動物はSentient Beingではない
そんな中、イングランド・ウェールズ緑の党に所属するCaroline Lucas議員は「動物はSentient Beingである」という内容を加えることを、発案をしました(Metro)。ここでいうSentient Beingとは動物は痛み、空腹、不快感などを感じることができるとともに、感情を有しているという意味です。しかし、この法案は賛成295、反対313で否決されました。反対の大多数は保守党系に議員によるものです。
政府の言い分
政府は議案の投票に移る前に、動物がSentient Beingであるという記載はすでにthe Animal Wefare Act 2006(動物福祉法2006)に認められていると述べ、盛り込む必要はないと述べました(Independent-1)。

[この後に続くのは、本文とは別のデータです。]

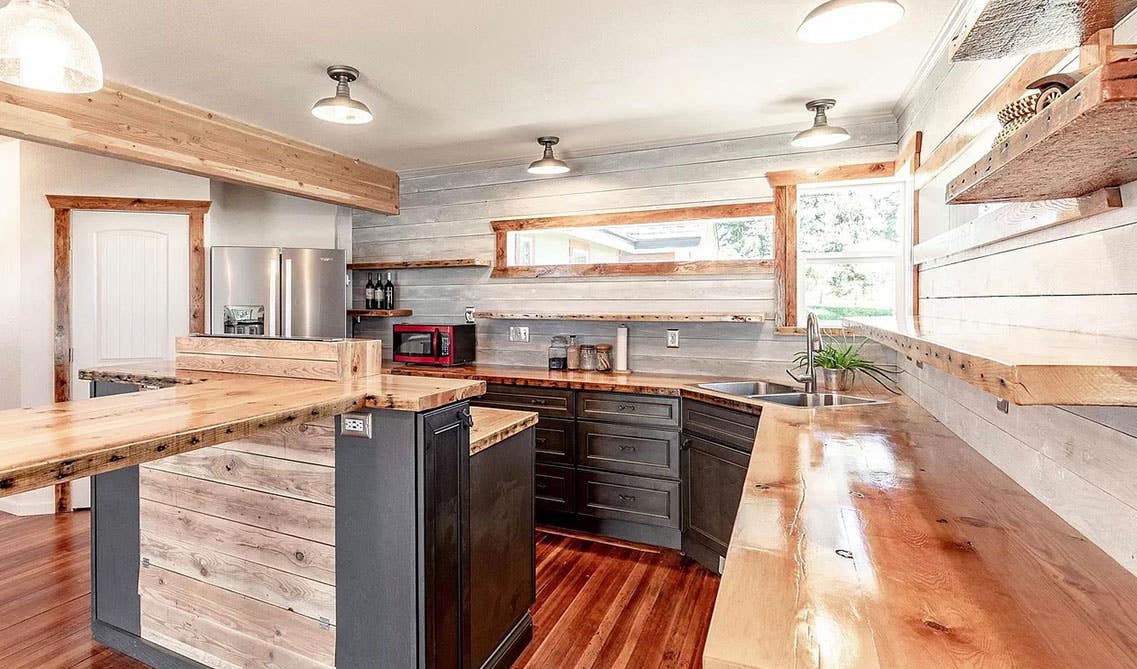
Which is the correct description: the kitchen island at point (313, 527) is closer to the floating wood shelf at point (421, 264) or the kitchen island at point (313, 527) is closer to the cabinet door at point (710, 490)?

しかし、その法律はコンパニオンアニマルに対してのみ適用されるものであり、全ての動物を対象にしているものではありません(Independent-1)。つまり、今回の条項が否決されたことにより、コンパニオンアニマル以外の動物たちは全てSentient Beingではなく、感情や痛みを感じないということを政府が認めたというように解釈できます。

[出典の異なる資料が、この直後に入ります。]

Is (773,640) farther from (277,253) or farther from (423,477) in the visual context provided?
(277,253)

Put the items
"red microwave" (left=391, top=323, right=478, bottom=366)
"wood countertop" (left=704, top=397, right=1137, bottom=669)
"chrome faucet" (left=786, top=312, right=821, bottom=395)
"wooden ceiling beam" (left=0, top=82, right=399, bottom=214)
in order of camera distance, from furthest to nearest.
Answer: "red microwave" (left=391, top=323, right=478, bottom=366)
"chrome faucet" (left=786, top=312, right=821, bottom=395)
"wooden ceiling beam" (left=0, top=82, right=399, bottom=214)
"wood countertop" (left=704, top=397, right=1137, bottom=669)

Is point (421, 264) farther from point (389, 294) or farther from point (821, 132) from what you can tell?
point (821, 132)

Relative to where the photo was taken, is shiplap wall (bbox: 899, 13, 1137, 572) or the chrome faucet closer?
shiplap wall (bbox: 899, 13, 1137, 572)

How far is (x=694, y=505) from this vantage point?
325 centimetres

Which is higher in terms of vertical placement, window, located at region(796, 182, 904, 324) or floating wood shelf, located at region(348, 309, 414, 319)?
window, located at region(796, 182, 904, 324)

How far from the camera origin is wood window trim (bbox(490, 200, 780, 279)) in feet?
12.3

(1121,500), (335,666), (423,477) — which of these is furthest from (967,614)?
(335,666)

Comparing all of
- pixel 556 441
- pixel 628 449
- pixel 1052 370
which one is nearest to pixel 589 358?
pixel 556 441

動物がSentien Beingであるという記載は、イギリスが動物福祉の向上を行う上でとても重要であったという認識があります。そのため、この記載がなくなることで、営利目的での動物実験や劣悪な飼育環境での飼育などが広がる可能性が危惧されています(Independent-2)。
署名活動
政府の行動に対する、抗議活動として署名活動が行われています。現在のところ、「38Degrees」、「Change.org」、「Care2Petitions」にて署名活動が行われており、かなりのハイスピードで署名者数が増加しています。
まとめ
動物たちは感情や痛みを感じるということは、もはや周知の事実であり、多くの研究で示されています。最近では動物たちの感情などを明らかにするための科学雑誌「Animal Sentience」が出版されるほどです。それにも関わらず、なぜイギリス政府はわざわざ時代に逆行するような行動をとるのでしょうか?普通に考えると、この状況ではコンパニオンアニマル以外の動物に対する「5つの自由」なんて保障されていないも同然ですよね。今後どのような方向に進んでいくのか心配でなりません。